Problem:
Copy out all of the material below word for word, and leave the pictures out.

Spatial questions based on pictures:
= = =
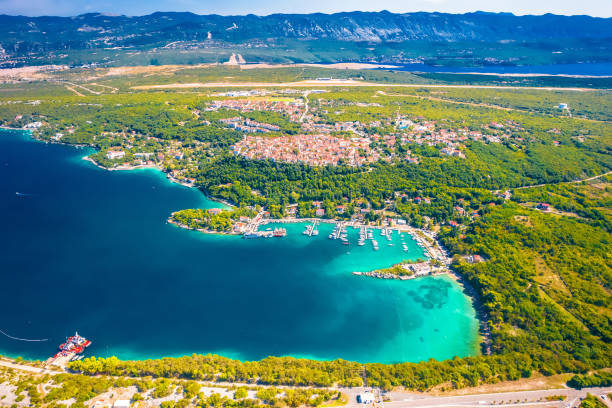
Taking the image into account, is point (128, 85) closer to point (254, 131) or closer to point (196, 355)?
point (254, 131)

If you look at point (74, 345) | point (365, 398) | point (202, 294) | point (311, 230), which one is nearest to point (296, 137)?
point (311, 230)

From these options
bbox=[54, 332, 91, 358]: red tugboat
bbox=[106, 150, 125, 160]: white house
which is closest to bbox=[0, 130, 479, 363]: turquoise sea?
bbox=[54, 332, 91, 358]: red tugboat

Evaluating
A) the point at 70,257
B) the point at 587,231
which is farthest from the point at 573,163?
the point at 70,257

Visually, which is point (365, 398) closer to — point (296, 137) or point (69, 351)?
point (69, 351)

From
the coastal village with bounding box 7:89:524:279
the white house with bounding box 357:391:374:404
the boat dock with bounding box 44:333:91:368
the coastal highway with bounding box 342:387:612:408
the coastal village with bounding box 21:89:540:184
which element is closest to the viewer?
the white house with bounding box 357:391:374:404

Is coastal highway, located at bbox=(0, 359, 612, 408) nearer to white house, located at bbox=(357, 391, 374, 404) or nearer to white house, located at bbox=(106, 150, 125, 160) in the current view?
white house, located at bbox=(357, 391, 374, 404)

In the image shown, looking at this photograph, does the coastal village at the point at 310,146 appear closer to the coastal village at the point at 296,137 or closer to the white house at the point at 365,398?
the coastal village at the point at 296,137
= = =
Solved exercise:
Taking the image into account, is point (128, 85) closer to point (254, 131) or closer to point (196, 355)?
point (254, 131)

If you look at point (74, 345) | point (365, 398) | point (202, 294) | point (311, 230), which one is nearest to point (296, 137)?
point (311, 230)

From these options
bbox=[54, 332, 91, 358]: red tugboat
bbox=[106, 150, 125, 160]: white house
which is closest to bbox=[0, 130, 479, 363]: turquoise sea?
bbox=[54, 332, 91, 358]: red tugboat

Evaluating
A) the point at 70,257
B) the point at 587,231
which is farthest from the point at 573,163?
the point at 70,257

Visually, which is point (365, 398) closer to — point (296, 137) or point (69, 351)?
point (69, 351)

From
the coastal village with bounding box 7:89:524:279
the white house with bounding box 357:391:374:404
the boat dock with bounding box 44:333:91:368
the coastal highway with bounding box 342:387:612:408
the coastal village with bounding box 21:89:540:184
which element is closest to the viewer?
the white house with bounding box 357:391:374:404

Is coastal highway, located at bbox=(0, 359, 612, 408) nearer to white house, located at bbox=(357, 391, 374, 404) or nearer to white house, located at bbox=(106, 150, 125, 160) in the current view?
white house, located at bbox=(357, 391, 374, 404)

In the image shown, looking at this photograph, does the coastal village at the point at 310,146 appear closer to the coastal village at the point at 296,137 or closer to the white house at the point at 365,398?
the coastal village at the point at 296,137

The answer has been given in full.